Promising spot up shooter whose ability and willingness to fill a role and do some little things leave room for optimism about his ability to grow into a contributor at the next level.
About Caleb Houstan
Caleb Houstan is a floor spacing wing who had some ups and downs as a freshman at Michigan but showed his potential in a role similar to the one he could fill at the next level. Emerging as a prospect extremely early on averaging 5.5 points, 3.8 rebounds, and 1.5 assists over 11.6 minutes per game playing up two years at the 2018 FIBA U17 World Championship, Houstan subsequently enrolled at Montverde Academy (FL) where he played alongside players like Cade Cunningham, Scottie Barnes, and Jalen Duren over three seasons before reclassifying. Finishing his prep career ranked among the consensus top-10 prospects in the high school class of 2021, the 19-year old justified that placement leading Canada in scoring averaging 17 points per game at the FIBA U19 World Cup. Stepping into a significant role for the Wolverines under Head Coach Juwan Howard, the Mississauga native finished his freshman year averaging 10.1 points, 4 rebounds, and 1.4 assists over 32 minutes per game while shooting 36% from beyond the arc.

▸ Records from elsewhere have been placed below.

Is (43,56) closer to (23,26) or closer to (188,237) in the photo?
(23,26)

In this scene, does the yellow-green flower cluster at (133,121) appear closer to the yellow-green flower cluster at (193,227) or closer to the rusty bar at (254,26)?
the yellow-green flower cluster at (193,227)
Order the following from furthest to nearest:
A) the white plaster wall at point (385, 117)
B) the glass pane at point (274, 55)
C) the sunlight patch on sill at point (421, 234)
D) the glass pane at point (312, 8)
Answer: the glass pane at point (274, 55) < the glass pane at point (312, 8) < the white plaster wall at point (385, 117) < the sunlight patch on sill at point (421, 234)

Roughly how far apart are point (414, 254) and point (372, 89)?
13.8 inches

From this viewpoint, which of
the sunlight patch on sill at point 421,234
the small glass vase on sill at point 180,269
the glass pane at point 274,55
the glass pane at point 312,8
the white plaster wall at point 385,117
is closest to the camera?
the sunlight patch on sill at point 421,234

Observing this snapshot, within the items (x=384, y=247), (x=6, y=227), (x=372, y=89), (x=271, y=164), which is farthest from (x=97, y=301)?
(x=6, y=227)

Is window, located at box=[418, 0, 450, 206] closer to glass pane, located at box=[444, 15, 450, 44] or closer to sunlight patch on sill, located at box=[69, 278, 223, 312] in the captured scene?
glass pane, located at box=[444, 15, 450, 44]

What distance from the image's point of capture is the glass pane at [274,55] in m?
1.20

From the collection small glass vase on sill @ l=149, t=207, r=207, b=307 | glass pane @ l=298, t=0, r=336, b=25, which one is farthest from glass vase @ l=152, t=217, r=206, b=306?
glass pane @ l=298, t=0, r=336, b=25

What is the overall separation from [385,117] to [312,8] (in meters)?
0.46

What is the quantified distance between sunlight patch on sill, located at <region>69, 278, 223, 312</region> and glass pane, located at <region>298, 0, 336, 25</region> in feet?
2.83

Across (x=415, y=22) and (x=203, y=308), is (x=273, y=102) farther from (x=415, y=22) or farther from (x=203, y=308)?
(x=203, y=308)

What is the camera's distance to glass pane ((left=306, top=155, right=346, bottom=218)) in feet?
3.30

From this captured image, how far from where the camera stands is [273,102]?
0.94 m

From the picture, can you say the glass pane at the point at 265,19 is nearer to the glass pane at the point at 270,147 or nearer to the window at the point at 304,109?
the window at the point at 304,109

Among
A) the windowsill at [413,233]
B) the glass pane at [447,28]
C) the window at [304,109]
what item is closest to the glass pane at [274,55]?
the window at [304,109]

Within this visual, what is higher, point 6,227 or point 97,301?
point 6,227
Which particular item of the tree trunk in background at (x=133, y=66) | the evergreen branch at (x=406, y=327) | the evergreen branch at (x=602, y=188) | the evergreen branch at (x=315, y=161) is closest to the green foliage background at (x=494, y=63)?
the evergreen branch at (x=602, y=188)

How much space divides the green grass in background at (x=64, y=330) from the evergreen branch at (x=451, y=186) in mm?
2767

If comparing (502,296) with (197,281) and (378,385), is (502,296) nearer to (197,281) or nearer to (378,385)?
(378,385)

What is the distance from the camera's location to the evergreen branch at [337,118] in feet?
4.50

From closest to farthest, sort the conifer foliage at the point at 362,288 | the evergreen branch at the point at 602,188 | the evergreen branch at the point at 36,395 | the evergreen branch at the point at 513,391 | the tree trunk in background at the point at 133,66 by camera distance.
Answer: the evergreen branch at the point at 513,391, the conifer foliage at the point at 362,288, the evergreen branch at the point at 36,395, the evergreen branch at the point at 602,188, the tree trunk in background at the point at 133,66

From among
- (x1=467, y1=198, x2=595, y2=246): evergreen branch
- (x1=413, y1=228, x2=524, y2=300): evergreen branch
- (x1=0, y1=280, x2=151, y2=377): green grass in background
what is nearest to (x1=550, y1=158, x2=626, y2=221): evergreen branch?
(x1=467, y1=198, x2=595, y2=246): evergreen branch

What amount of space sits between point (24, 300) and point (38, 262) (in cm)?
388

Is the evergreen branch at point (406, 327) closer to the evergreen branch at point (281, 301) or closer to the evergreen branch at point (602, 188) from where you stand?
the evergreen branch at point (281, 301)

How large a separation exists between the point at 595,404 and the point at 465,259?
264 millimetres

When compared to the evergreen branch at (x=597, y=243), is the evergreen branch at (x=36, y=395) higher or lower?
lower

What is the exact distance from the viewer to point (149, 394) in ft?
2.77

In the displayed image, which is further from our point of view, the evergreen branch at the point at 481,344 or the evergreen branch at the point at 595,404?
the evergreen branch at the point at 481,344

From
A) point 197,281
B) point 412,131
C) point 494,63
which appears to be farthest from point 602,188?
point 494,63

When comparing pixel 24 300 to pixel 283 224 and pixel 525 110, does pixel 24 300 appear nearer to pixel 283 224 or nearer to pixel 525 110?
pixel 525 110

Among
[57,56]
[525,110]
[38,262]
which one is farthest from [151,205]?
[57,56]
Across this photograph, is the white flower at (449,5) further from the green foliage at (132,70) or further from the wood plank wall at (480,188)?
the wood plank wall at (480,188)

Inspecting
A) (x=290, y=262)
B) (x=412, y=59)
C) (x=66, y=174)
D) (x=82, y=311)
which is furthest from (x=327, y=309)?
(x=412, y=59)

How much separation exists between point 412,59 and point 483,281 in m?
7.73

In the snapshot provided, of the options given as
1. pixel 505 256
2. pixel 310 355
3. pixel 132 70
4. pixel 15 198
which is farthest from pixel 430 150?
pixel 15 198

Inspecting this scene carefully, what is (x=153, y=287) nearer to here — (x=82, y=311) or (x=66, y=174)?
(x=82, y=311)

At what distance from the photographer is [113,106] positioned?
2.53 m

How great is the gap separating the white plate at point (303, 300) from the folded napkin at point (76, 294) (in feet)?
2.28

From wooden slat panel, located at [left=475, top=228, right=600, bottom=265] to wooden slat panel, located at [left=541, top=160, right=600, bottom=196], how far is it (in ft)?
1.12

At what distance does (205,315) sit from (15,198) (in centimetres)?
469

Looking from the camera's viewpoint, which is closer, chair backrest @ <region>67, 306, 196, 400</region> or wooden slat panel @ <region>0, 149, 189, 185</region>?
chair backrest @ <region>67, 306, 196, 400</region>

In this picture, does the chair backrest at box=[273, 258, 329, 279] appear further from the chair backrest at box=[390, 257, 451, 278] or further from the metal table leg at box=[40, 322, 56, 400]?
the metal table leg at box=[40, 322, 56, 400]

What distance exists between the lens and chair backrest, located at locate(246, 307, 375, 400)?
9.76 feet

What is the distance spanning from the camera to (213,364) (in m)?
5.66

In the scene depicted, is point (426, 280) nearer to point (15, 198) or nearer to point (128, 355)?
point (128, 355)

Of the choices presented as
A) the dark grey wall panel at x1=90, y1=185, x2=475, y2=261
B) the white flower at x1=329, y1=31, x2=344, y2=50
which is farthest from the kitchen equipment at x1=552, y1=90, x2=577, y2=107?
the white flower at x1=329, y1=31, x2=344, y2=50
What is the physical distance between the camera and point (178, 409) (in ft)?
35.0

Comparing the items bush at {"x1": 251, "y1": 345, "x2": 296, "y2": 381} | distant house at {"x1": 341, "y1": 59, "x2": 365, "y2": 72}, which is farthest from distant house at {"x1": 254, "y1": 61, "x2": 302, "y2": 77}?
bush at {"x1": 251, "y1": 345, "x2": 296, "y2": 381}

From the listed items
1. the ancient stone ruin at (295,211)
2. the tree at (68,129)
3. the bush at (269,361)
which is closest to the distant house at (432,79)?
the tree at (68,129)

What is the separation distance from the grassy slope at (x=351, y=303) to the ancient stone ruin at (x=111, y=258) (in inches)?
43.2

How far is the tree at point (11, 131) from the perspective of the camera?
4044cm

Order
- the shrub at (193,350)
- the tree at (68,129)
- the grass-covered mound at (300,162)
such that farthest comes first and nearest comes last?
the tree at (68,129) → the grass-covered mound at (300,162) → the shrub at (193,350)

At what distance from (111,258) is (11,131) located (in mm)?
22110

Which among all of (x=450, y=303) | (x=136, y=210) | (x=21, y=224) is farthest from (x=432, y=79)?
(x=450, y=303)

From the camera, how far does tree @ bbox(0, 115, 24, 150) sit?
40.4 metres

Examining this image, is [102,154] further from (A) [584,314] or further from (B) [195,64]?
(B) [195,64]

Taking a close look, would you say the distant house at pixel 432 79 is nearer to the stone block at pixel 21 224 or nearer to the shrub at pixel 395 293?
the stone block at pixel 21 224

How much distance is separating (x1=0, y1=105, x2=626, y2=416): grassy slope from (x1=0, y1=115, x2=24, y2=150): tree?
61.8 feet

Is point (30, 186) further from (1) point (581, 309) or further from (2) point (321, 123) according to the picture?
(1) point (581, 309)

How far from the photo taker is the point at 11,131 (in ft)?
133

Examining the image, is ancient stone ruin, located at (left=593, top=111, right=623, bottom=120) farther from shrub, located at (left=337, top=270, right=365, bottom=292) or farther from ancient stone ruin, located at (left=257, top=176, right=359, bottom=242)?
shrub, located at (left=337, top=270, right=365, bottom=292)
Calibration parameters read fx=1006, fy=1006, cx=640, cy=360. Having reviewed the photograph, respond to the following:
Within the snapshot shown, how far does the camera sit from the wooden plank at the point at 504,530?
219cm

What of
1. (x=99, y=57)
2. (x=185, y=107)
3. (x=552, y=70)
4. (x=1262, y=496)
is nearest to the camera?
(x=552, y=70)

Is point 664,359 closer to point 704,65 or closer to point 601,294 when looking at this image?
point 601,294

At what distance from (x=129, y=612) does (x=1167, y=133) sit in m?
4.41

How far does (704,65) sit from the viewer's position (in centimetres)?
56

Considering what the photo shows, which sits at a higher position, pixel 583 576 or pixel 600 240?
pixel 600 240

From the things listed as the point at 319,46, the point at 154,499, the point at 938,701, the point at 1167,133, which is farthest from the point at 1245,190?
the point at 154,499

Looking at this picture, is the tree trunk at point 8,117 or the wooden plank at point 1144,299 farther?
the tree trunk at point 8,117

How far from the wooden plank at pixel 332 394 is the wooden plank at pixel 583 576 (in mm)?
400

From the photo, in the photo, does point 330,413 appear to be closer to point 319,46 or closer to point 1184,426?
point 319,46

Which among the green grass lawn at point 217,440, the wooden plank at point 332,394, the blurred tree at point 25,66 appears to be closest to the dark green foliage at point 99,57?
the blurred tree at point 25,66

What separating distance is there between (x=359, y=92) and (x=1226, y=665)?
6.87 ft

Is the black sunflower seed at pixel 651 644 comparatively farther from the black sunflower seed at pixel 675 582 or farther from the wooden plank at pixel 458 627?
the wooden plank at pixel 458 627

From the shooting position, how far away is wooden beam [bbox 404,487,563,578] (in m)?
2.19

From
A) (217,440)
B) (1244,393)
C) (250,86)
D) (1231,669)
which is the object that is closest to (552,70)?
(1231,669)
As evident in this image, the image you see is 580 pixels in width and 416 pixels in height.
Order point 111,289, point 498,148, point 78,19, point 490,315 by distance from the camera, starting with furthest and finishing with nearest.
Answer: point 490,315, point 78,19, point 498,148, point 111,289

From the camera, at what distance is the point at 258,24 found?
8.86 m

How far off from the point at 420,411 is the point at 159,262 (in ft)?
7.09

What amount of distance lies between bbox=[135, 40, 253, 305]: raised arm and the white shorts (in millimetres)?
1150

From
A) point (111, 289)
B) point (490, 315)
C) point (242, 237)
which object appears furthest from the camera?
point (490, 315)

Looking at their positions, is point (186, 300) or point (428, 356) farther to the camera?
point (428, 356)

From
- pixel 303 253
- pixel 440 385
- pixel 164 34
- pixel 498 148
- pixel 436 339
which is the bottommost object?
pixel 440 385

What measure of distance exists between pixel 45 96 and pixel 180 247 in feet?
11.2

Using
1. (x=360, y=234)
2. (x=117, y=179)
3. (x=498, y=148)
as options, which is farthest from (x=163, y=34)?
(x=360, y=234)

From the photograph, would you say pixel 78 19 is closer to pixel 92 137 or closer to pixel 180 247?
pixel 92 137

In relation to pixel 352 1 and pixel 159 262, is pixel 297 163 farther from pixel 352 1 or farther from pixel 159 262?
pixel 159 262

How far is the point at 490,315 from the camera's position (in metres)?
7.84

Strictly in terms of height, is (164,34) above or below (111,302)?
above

• Listed at 6’8 with a lean 205-pound frame, Houstan has nice size for a swingman, but lacks a degree of length and still has room to continue getting stronger.
• Serving primarily as a floor spacer, Houstan’s production often hinged on his ability to make shots with his feet set. He found mixed results off the dribble this season which is not particularly surprising for a player who could just as easily still be in high school. Showing the ability to make simple reads as a passer and cutting with good timing, he displays a solid feel for the game and flashes some ability with the ball in FIBA play all of which leave some room for optimism about his ability to grow into a more versatile offensive player.
• A disciplined defender with solid technique and some instincts in the passing lanes, Houstan is not particularly rangy, but held his own at the college level competing with steady energy.
• Leaning heavily on his ability to make catch and shoot jump shots as a freshman, Houstan provided valuable spacing for the Wolverines but had a somewhat uneven year shooting the ball as he ran especially hot mid-year after a slow start. Finding mixed results looking to score off the dribble, the freshman wing had some big games when he put everything together but also had a number of very quiet nights as well.
• With nearly two-thirds of his shots in the half court coming on catch and shoot jumpers, Houstan averaged 1.13 points per catch and shoot jump shot [75th percentile]. While he was somewhat streaky on the year and lacked a degree of consistency converting contested shots in the half court, he showed the ability to run hot for stretches, was reliable when left open all season, and shot the three very opportunistically in transition. He has long shown a willingness to fill a role as a floor spacer and that factored heavily into his best nights offensively last season.
• Averaging 0.44 points per pull-up jump shot [9th percentile] and 0.93 points per finishing opportunity [20th percentile], Houstan never really found a rhythm when looking for his own shot off the dribble the way he did as a set shooter. While he casually tossed in a few midrange pull-ups dribbling off handoffs, finished off a few layups off rangy eurosteps, and earned some layups with his movement off the ball, his floor game remains a work in progress.
• Bringing nice intensity to the defensive end, Houstan had some positive moments both on and off the ball as a freshman. He is not particularly long for his size, but makes an effort to be quick over screens and sound with his feet when closing out shooters.
• Allowing 0.61 points per isolation possession [71st percentile], he held his own for the most part but has room to fill out to better matchup with more physical swingmen at the NBA level.